Awhile back I was sitting at home, thinking about how I'm going to try and pull things together this spring so I can buy a house. I forget what the specific que was, but something got me thinking about the whole concept of the "American Dream."

I hear a lot of people talking about how "The Rich get Richer and the Poor get Poorer." Well, my grandpa used to say "The Rich get Richer and the poor go to jail", although he had a different view on things. I suppose if I were to also alter this old quote for my own beliefs on the matter, it would be "The rich get richer, and the poor get richer but less happy."

No one seems to like to talk about the rising standard of living. You will know see people who proclaim themselves to be barely getting by, but they have a big screen TV, a car less than a decade old, and many other comforts. Americans tend to not like to speak about this. Having a car in America is such a standard thing in many areas (larger cities with robust community travel services, i.e. trains, bus routes, et cetera are different, understandably) that not having a car when you're 16 is seen as being very poor. Of course, in other parts of the world having a your own private vehicle places you among the elite. Perhaps happiness is out of reach for so many people because the media sets the bar so high. There was a day when someone would be the happiest person in the world just for putting food on the table.

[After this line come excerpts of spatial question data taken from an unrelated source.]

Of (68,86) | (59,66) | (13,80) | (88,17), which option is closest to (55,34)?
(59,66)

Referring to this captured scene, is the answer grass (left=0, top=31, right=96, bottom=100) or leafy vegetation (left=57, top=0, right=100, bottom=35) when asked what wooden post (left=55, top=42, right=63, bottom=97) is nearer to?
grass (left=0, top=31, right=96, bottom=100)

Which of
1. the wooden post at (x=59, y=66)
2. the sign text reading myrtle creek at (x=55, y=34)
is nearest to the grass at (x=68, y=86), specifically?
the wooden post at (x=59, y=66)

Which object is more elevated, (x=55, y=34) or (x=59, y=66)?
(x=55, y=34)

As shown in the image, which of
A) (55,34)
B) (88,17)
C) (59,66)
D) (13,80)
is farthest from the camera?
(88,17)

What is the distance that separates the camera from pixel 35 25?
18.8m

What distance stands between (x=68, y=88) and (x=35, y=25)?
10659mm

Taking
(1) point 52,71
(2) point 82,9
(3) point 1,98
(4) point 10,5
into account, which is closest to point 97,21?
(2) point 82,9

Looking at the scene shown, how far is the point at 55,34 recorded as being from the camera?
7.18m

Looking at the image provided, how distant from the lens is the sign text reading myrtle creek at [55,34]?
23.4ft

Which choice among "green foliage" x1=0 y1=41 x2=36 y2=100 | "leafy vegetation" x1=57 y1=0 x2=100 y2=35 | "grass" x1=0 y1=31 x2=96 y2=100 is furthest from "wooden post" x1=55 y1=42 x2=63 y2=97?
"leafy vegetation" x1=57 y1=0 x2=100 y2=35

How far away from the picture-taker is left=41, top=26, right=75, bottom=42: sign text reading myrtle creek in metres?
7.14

I guess I'm thinking about these things today because I have been working with a co-worker from the other half of the world (literally, 12 hour time difference). Unfortunately I had to have him stay pretty late tonight for his time, and he was teasing me that his fiancé was very angry at me. I told him to be safe going home at this hour, and he said it would be awhile before he could go due to riots, which were primarily incited by "racial" (more so, regional) comments by a politician, that politician's arrest, and the subsequent rioting by that politician's supporters. Apparently 4 of my friend's co-workers in the same office had been, as he put it, "manhandled" by rioters just while trying to get to work.

I guess sometimes we forget how well we have it. We are in the middle of what could be considered a fairly intense election, by our standards, but I cannot see there ever being a night where it is not safe for me to go home.

And no matter how many things I think our government does wrong at times, things like that are still worthy of being thankful for.